It was, perhaps, of some moment in the poet’s life that he should have inhabited the cloister of Saint Benoît. Three of the most remarkable among his early acquaintances are Catherine de Vausselles, for whom he entertained a short-lived affection and an enduring and most unmanly resentment; Regnier de Montigny, a young blackguard of good birth; and Colin de Cayeux, a fellow with a marked aptitude for picking locks. Now we are on a foundation of mere conjecture, but it is at least curious to find that two of the canons of Saint Benoît answered respectively to the names of Pierre de Vaucel and Etienne de Montigny, and that there was a householder called Nicolas de Cayeux in a street – the Rue des Poirées – in the immediate neighbourhood of the cloister. M. Longnon is almost ready to identify Catherine as the niece of Pierre; Regnier as the nephew of Etienne, and Colin as the son of Nicolas. Without going so far, it must be owned that the approximation of names is significant. As we go on to see the part played by each of these persons in the sordid melodrama of the poet’s life, we shall come to regard it as even more notable. Is it not Clough who has remarked that, after all, everything lies in juxtaposition? Many a man’s destiny has been settled by nothing apparently more grave than a pretty face on the opposite side of the street and a couple of bad companions round the corner.
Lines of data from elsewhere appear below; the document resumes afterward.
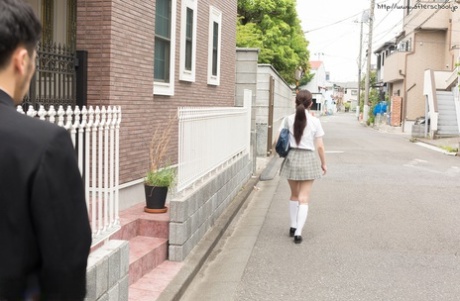 Japansk skolejente tar av seg uniformen og har sex med stefaren sin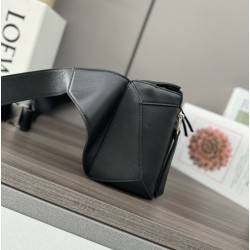 Marsupio classico piccolo Puzzle Edge Loewe Nero Marsupio classico piccolo Puzzle Edge Loewe Nero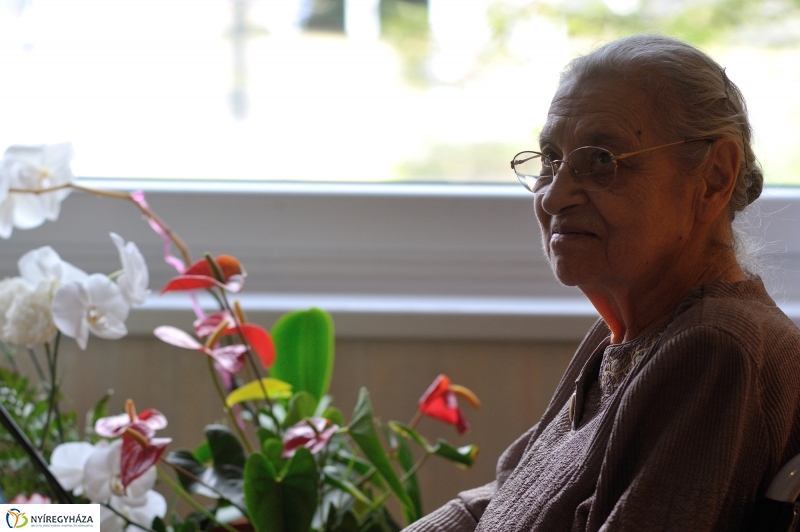 Szépkorú köszöntése Szántó Mihályné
Catherine de Vausselles (or de Vaucel – the change is within the limits of Villon’s licence) had plainly delighted in the poet’s conversation; near neighbours or not, they were much together; and Villon made no secret of his court, and suffered himself to believe that his feeling was repaid in kind. This may have been an error from the first, or he may have estranged her by subsequent misconduct or temerity. One can easily imagine Villon an impatient wooer. One thing, at least, is sure: that the affair terminated in a manner bitterly humiliating to Master Francis. In presence of his lady-love, perhaps under her window, and certainly with her connivance, he was unmercifully thrashed by one Noë le Joly – beaten, as he says himself, like dirty linen on the washing-board. It is characteristic that his malice had notably increased between the time when he wrote the “Small Testament” immediately on the back of the occurrence, and the time when he wrote the “Large Testament” five years after. On the latter occasion nothing is too bad for his “damsel with the twisted nose,” as he calls her. She is spared neither hint nor accusation, and he tells his messenger to accost her with the vilest insults. Villon, it is thought, was out of Paris when these amenities escaped his pen; or perhaps the strong arm of Noë le Joly would have been again in requisition. So ends the love-story, if love-story it may properly be called. Poets are not necessarily fortunate in love; but they usually fall among more romantic circumstances, and bear their disappointment with a better grace.